## PAGE TEXT
*** Begin section ***

Thoughts on the Pitt Meadows case
September 20, 2010 Leave a comment
A disturbing story came out of Canada last week; a 16 year old girl was reportedly drugged and gang-raped at an illegal rave in Pitt Meadows, near Vancouver. That’s horrifying enough of course, but what followed made things worse; pictures of the alleged incident were posted on Facebook, and while they were taken down by the site soon after, the images had already gone viral and spread world-wide.
It’s hard to imagine what the people who downloaded and distributed these images were thinking, but I suspect that few of them would see themselves as publishers of violent child pornography, which is what their actions amount to. It seems to be another example of the distancing effect of virtual communication, something we’ve commented on before. The medium can detach people from the emotional content of the information it carries, so that everything is reduced to affectless sensation, and a brutal sexual assault becomes just another transient distraction.

*** End section ***

## SUPPLIED INFORMATION
*** Begin section ***

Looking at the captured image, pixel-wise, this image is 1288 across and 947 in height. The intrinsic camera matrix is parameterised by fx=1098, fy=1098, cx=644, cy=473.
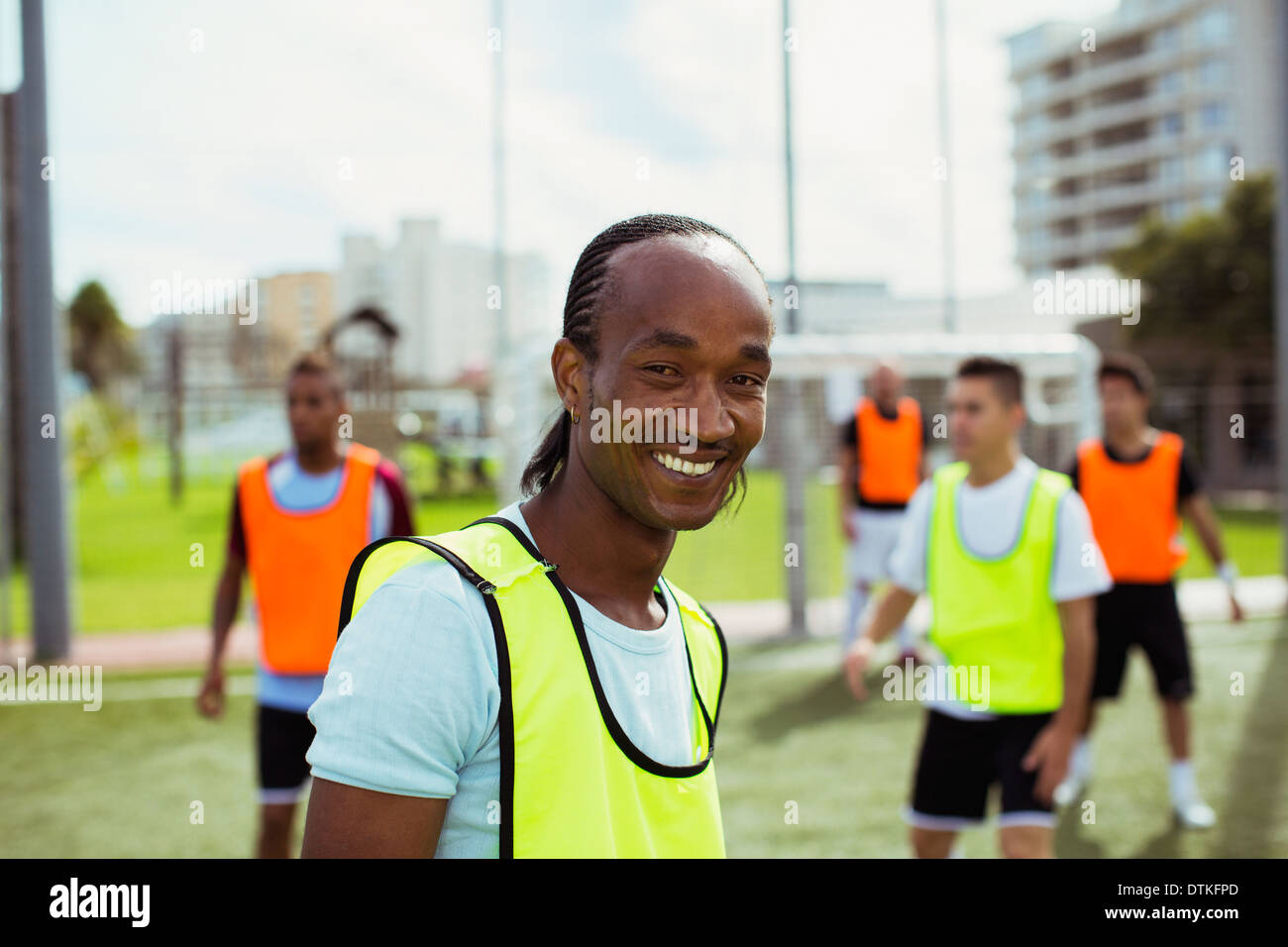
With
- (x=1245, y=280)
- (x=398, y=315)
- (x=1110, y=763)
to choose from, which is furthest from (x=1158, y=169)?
(x=1110, y=763)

*** End section ***

## TASK SET
**a.** According to the post on the Pitt Meadows case, where was the 16 year old girl reportedly drugged and assaulted?
**b.** Copy the post on the Pitt Meadows case from "Thoughts on the" to "and spread world-wide.", swapping "Facebook" for "a social network".
**c.** Carry the post on the Pitt Meadows case forward from its last sentence.
None of the rows are needed for this work.

## ANSWERS TO THE PROBLEMS
**a.** At an illegal rave in Pitt Meadows, near Vancouver.

**b.**
Thoughts on the Pitt Meadows case
September 20, 2010 Leave a comment
A disturbing story came out of Canada last week; a 16 year old girl was reportedly drugged and gang-raped at an illegal rave in Pitt Meadows, near Vancouver. That’s horrifying enough of course, but what followed made things worse; pictures of the alleged incident were posted on a social network, and while they were taken down by the site soon after, the images had already gone viral and spread world-wide.

**c.**
It’s only a tiny minority of internet users who are as morally blunted as this of course, as the outraged reaction to this story shows. I would guess that in most cases the people who passed on the pictures were acting thoughtlessly rather than malevolently, and felt guilty once they had considered it for more than the few seconds it takes to click “Fw:”.
It’s open to debate whether modern social media have created this type of behaviour or merely facilitated it. I would say it is a mixture of the two; the likes of Facebook and Twitter may not be responsible for what people think, but they do lower the barrier between thoughts and actions, allowing impulses that would previously have gone unexpressed to find their way to the surface.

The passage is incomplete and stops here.